• [EXTRACTO PARA LEER]:
........
ROBERTO BOLAÑO, EL POETA. Xalbador García

“Mamá, perdóname, he sido malo,

pero el amor de una mujer

hizo que me volviera bueno”.

RB

 

 

La narrativa de Roberto Bolaño se extravía en los paradigmas de la crisis artística posmoderna. Es de una simplicidad insultante, demasiado plana. Pareciera que lo único importante es “el qué” y nunca “el cómo” se cuenta. Más allá de esas 30 cuartillas maravillosas, de gran literatura ––hay que decirlo e incluso subrayarlo––, de Los detectives salvajes, su texto cumbre, la novela no es más que una peregrinación de momentos interesantes, chuscos o grotescos otros, un anecdotario que se cierra en sí mismo para inundar de mutismo reflexión alguna.
........
• [DATOS SIN PROCESAR]:
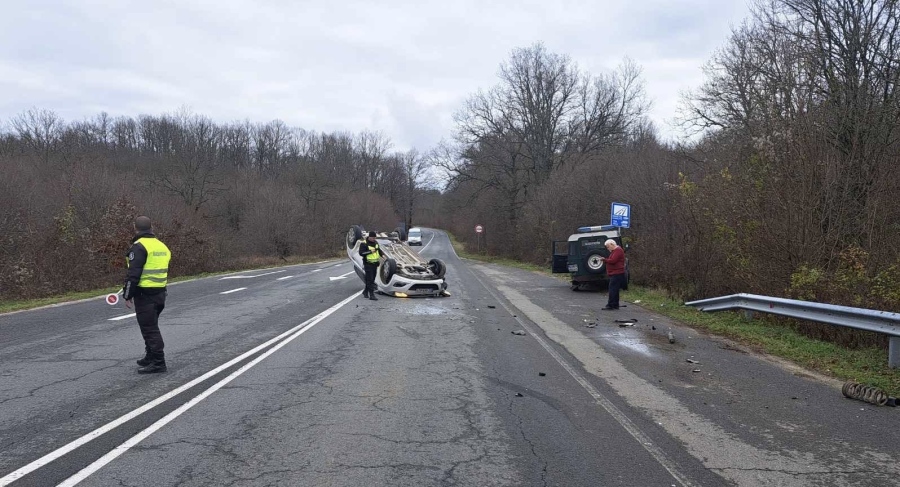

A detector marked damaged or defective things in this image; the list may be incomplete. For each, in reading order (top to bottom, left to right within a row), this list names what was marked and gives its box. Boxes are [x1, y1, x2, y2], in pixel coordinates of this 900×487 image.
........
• [QUÉ DEBES HACER]:
Reescribe el fragmento del texto sobre Roberto Bolaño que empieza en "hizo que me" y termina en "mutismo reflexión alguna.", sustituyendo "novela" por "obra".

• [TU RESPUESTA]:
hizo que me volviera bueno”.

RB

 

 

La narrativa de Roberto Bolaño se extravía en los paradigmas de la crisis artística posmoderna. Es de una simplicidad insultante, demasiado plana. Pareciera que lo único importante es “el qué” y nunca “el cómo” se cuenta. Más allá de esas 30 cuartillas maravillosas, de gran literatura ––hay que decirlo e incluso subrayarlo––, de Los detectives salvajes, su texto cumbre, la obra no es más que una peregrinación de momentos interesantes, chuscos o grotescos otros, un anecdotario que se cierra en sí mismo para inundar de mutismo reflexión alguna.